To find the kinetic energy (K.E.) of an alpha particle after it has passed through a potential difference of \(2 \times 10^6\) volts, we can follow these steps: ### Step-by-Step Solution: 1. **Understand the Charge of the Alpha Particle:** An alpha particle consists of 2 protons and 2 neutrons. Since neutrons do not carry charge, the charge of the alpha particle is due to the protons only. The charge of a proton is approximately \(1.6 \times 10^{-19}\) coulombs.

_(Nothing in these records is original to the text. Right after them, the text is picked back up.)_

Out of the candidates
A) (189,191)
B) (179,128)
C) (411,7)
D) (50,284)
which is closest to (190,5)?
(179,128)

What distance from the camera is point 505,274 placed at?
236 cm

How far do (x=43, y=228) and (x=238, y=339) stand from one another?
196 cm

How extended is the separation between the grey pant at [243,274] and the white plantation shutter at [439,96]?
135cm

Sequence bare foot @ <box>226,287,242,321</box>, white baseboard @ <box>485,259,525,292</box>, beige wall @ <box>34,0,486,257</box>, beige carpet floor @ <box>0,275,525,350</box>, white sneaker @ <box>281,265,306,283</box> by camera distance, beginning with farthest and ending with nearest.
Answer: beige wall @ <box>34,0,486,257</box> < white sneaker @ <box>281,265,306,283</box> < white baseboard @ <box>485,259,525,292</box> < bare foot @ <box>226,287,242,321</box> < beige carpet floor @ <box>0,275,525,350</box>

Therefore, the total charge \(Q\) of the alpha particle is: \[ Q = 2 \times (1.6 \times 10^{-19}) = 3.2 \times 10^{-19} \text{ C} \] 2. **Use the Formula for Kinetic Energy:** The kinetic energy gained by a charged particle when it moves through a potential difference \(V\) is given by: \[ \text{K.E.} = Q \times V \] where \(Q\) is the charge of the particle and \(V\) is the potential difference. 3. **Substitute the Values:** Here, the potential difference \(V\) is \(2 \times 10^6\) volts. Substituting the values into the formula: \[ \text{K.E.} = (3.2 \times 10^{-19} \text{ C}) \times (2 \times 10^6 \text{ V}) \] 4. **Calculate the Kinetic Energy:** \[ \text{K.E.} = 3.2 \times 2 \times 10^{-19} \times 10^6 = 6.4 \times 10^{-13} \text{ J} \] 5. **Final Result:** The kinetic energy of the alpha particle at the time of falling on the foil is: \[ \text{K.E.} = 6.4 \times 10^{-13} \text{ J} \]